Eye sat stiffly between the other men and refused to enjoy the view. "I'll get airsick, and then you'll be sorry," he said when Ear tried to interest him. They flew over apartment buildings fifty stories high and as long as city blocks. People were having parties on the roofs of some of them. Ear could hear the music. Arm wished he was down there rather than flying to Dead Man's Vlei.

The lights below grew sparser, and presently they came to a great dark gash in the city. "That's Vainona." Arm pointed at the edge of the wilderness. The taxi driver went down at once and opened the door.

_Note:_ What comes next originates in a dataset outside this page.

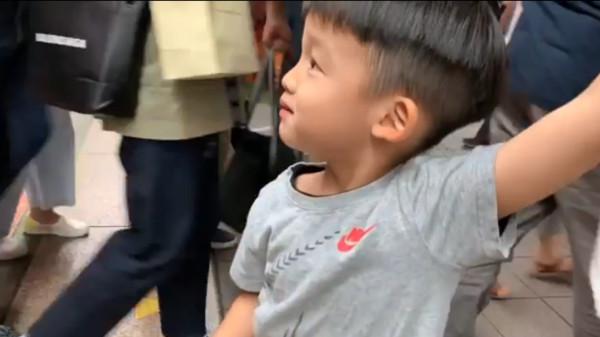 ▲▼范范帶飛翔搭捷運「沒位置坐」!(圖/翻攝自Facebook/黑人陳建州)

"You said you were taking us
into
the
vlei,"
Eye cried. "We could have taken a bus!"

"Take it or leave it."

"At least wait," Arm said, counting out the money.

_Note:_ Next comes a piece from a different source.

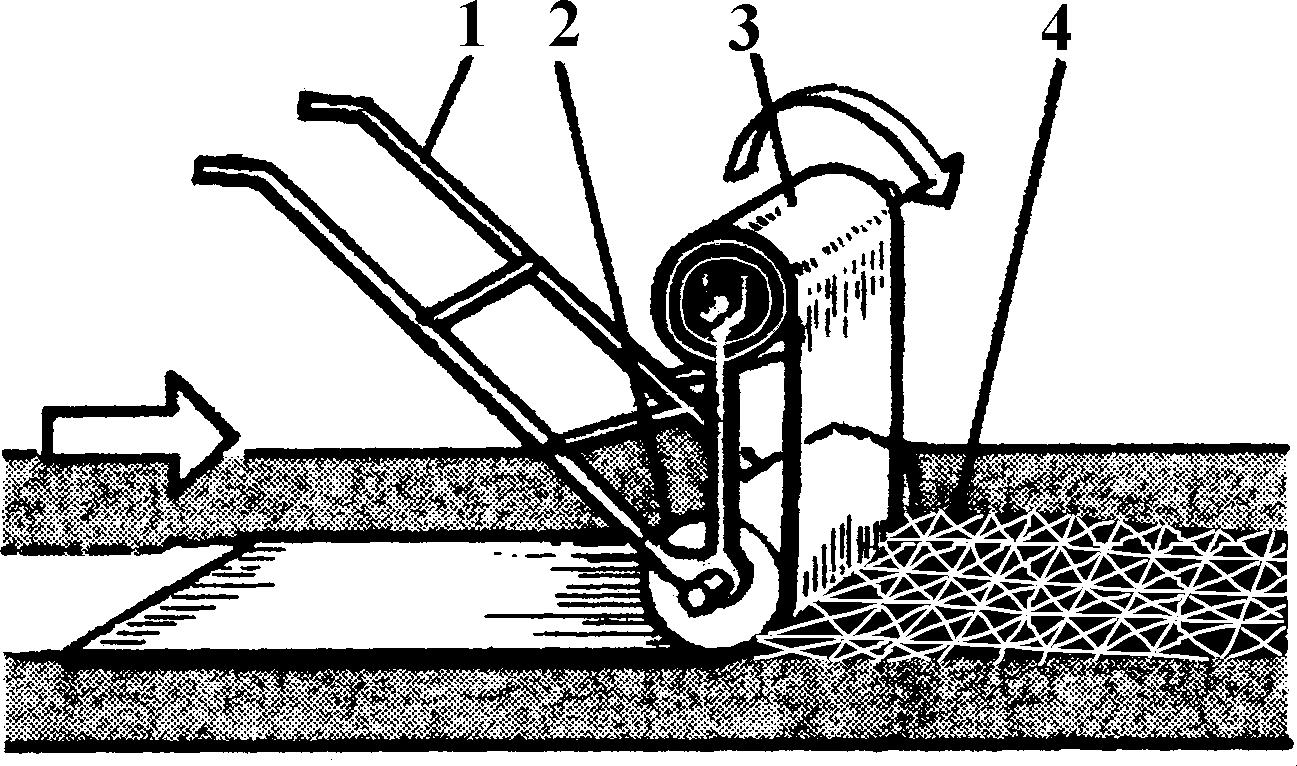Наклейка рулонного ковра с помощью катка-раскатчика конструкции Мосгорстроя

"Waste of time. You bozos aren't coming out." The driver ran a flashlight over the money to be sure it wasn't counterfeit. Then he took off, and they watched his tail-lights fade into the distance.

"Vainona's deserted at this time of night," said Eye.

Arm noted that the houses were shuttered and bolted, the lawns empty. Even the doghouses had locks on them.

"Maybe we should wait till morning," Ear said.

"Sooner or later, Matsika's going to find out what we know and come down here. Then I very much doubt the children will survive. The man's incapable of doing anything quietly. No, comrades," Arm sighed, "I'm afraid it's up to us."

The detectives walked carefully into the wasteland. The cement gave way to springy earth, stones, stunted bushes, gullies and hills. The comforting lights of Vainona retreated, and the watchful dark of Dead Man's Vlei surrounded them.

"I get the feeling — I don't know why — this place
is full"
remarked Arm.

"Don't. I'm nervous enough," said Eye.

"It's not like anything I've experienced before. It's not a thousand thoughts scurrying in all directions like the Cow's Guts, but one mind. The closest I can describe it is the feeling I get from an ant nest. The queen is at the center, and all the workers mirror and feed on her thoughts."

"You're giving me the heebie-jeebies," Ear said.

"I thought you'd be interested.
This
mind doesn't like us at all, by the way.
It
would like to see us buried under ten feet of sludge."

"Shut up, Arm," said Eye.

The detectives sat down on a hill and waited. Ear spread his ears until they fluttered in the breeze. Eye opened his lids wide and scanned the hills and hollows. Arm pressed his fingers to the earth and felt the vibrations. They sat like this for a long time.

"There
are
people here. I hear snoring," Ear said.

"I see a little camp fire. There's an old woman in a rocking chair," said Eye.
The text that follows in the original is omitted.